Tendance au repli ou retour à la normale ?
Comme chaque année (au moins depuis 2019), l’ACPR publie son rapport macro-économique sur les chiffres du marché de l’assurance-vie. La tonalité générale du rapport se trouve bien résumée à la page 8 : « Malgré une collecte nette positive au premier semestre, l’assurance-vie a enregistré un solde net négatif pour l’ensemble de l’année 2023 de - 2,3 milliards d’euros. Il contraste avec les fortes collectes nettes positives observées en 2022 (+ 8,4 Mds d’euros) et 2021 (+ 18,3 Mds d’euros), et résulte principalement de la hausse des rachats (+ 11 Mds d’euros entre 2022 et 2023) » (Rapport, p. 8). L’Autorité y confirme ainsi une tendance au repli déjà relevée dans son précédent rapport sur « les chiffres du marché français de la banque et de l’assurance pour l’année 2022 » (sur lequel, J. Delayen, Rapport de l’ACPR : Toujours pas de crise en vue dans le secteur de l’assurance !, Dalloz actualité, 9 janv. 2024) au sujet du marché de l’assurance-vie. Toutefois, il nous semble que les chiffres publiés par l’Autorité ne témoignent que d’un certain retour à la normale à la suite des années exceptionnelles liées à la crise de la covid-19. Chacun des thèmes abordés dans le rapport, que ce soit sur la mise en perspective avec les autres types d’épargne (I, p. 5 s.), sur la distinction des performances selon le type de support (II, p. 8 s.) ou sur l’analyse plus précise de la hausse des rachats (III, p. 12 s.) permet d’abonder en ce sens. Nous les reprendrons en insistant, d’abord, sur la corrélation entre baisse des flux d’assurance-vie et baisse tendancielle des autres placements financiers, puis sur le fait que la hausse de la collecte brute par rapport à 2022 est largement contrebalancée par une hausse conséquente des prestations versées (rachats et sinistres) et, enfin, sur le fait que les résultats sont contrastés selon le type de support et d’organisme concerné. Il ne faut toutefois pas cacher que l’année 2023 est l’une des rares années à se clôturer sur une collecte nette négative (- 2,3 Mds). Cependant, et c’est, nous semble-t-il, le trait certainement le plus marquant de ce rapport, ce mauvais résultat de 2023, selon nous toujours, semble moins s’expliquer par une hausse, certaine mais finalement assez proportionnée par rapport à la hausse de la collecte, des rachats de contrat d’assurance-vie que par la poursuite d’une tendance, déjà constatée, à l’augmentation des sinistres, c’est-à-dire des décès des souscripteurs.

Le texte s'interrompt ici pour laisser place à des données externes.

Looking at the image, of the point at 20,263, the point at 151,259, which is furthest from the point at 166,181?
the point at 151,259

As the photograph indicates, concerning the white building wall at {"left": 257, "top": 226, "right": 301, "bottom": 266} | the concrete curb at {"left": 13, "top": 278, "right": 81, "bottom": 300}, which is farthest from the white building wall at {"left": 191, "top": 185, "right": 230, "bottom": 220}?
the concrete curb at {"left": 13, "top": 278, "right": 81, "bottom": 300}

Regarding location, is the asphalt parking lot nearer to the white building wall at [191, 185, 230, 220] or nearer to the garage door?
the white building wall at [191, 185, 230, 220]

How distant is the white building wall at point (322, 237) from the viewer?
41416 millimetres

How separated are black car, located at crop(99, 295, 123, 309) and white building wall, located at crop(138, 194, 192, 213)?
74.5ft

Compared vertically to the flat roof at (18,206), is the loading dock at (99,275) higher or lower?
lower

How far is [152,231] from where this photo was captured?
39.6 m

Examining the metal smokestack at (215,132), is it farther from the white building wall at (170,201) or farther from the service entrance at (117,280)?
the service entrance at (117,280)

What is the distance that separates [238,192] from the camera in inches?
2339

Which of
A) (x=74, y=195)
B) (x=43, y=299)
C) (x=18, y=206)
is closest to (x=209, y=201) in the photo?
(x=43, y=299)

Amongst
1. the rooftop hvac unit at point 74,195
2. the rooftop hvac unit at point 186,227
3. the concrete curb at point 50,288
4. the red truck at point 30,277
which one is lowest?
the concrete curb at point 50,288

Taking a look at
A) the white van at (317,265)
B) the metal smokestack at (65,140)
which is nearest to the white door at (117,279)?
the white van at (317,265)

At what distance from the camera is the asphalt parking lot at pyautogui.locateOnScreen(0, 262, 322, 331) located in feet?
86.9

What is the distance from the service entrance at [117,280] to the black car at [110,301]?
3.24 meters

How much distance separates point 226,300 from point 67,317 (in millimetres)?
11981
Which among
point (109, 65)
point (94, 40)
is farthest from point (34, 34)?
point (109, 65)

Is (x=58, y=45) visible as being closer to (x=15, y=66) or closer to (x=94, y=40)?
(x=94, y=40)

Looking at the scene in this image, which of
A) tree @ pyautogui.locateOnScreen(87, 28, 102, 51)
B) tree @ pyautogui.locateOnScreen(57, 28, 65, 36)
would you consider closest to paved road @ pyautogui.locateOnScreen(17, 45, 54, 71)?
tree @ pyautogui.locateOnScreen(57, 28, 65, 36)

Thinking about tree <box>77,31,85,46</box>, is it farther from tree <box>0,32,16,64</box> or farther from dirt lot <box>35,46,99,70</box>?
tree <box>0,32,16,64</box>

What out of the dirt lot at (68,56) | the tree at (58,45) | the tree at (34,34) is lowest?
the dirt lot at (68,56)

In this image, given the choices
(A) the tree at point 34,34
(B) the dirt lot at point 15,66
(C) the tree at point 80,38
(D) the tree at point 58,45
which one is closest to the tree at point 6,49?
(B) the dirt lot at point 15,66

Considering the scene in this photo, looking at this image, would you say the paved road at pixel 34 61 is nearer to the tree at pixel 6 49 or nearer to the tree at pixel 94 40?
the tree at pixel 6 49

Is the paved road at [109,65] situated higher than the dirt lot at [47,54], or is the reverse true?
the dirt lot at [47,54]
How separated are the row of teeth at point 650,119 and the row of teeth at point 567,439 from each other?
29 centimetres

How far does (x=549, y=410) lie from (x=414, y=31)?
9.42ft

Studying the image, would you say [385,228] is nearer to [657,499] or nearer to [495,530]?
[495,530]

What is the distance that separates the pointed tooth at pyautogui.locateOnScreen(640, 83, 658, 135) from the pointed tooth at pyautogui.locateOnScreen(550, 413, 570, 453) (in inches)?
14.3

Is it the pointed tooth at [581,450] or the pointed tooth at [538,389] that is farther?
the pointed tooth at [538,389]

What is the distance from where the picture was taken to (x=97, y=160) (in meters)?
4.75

La baisse tendancielle des flux d’assurance-vie à l’image des autres placements financiers
La baisse des flux d’assurance-vie et d’épargne retraite est d’abord corrélée à une baisse plus globale des flux d’épargne des ménages (Rapport, p. 5). Il s’agit d’une tendance générale à la décrue constatée depuis le pic exceptionnel lié à la crise de la covid-19 en 2020. Est-il besoin de rappeler que le climat anxiogène ainsi que le confinement expliquent cette hausse généralisée des flux d’épargne des ménages pour les années 2020 et 2021 ? Cette baisse générale des flux d’épargne ne fait que traduire, selon nous, un retour à la normale antérieure à ladite crise. En effet, l’analyse des courbes présentées permet de constater que le niveau général d’épargne revient à des niveaux proches, bien que toujours supérieurs, à ceux des années 2018/2019 (Rapport, p. 5, v. graphique 1, Flux d’épargne financière des ménages). Si on entre dans le détail des types de placement financier, ce constat vaut tout autant pour les flux des dépôts bancaires que pour les flux d’assurance vie et épargne retraite. Après l’explosion des dépôts bancaires en 2020 et 2021 et la chute considérable des flux d’assurance-vie et d’épargne retraite sur la même période, les deux courbes retrouvent en effet les niveaux d’avant crise sanitaire.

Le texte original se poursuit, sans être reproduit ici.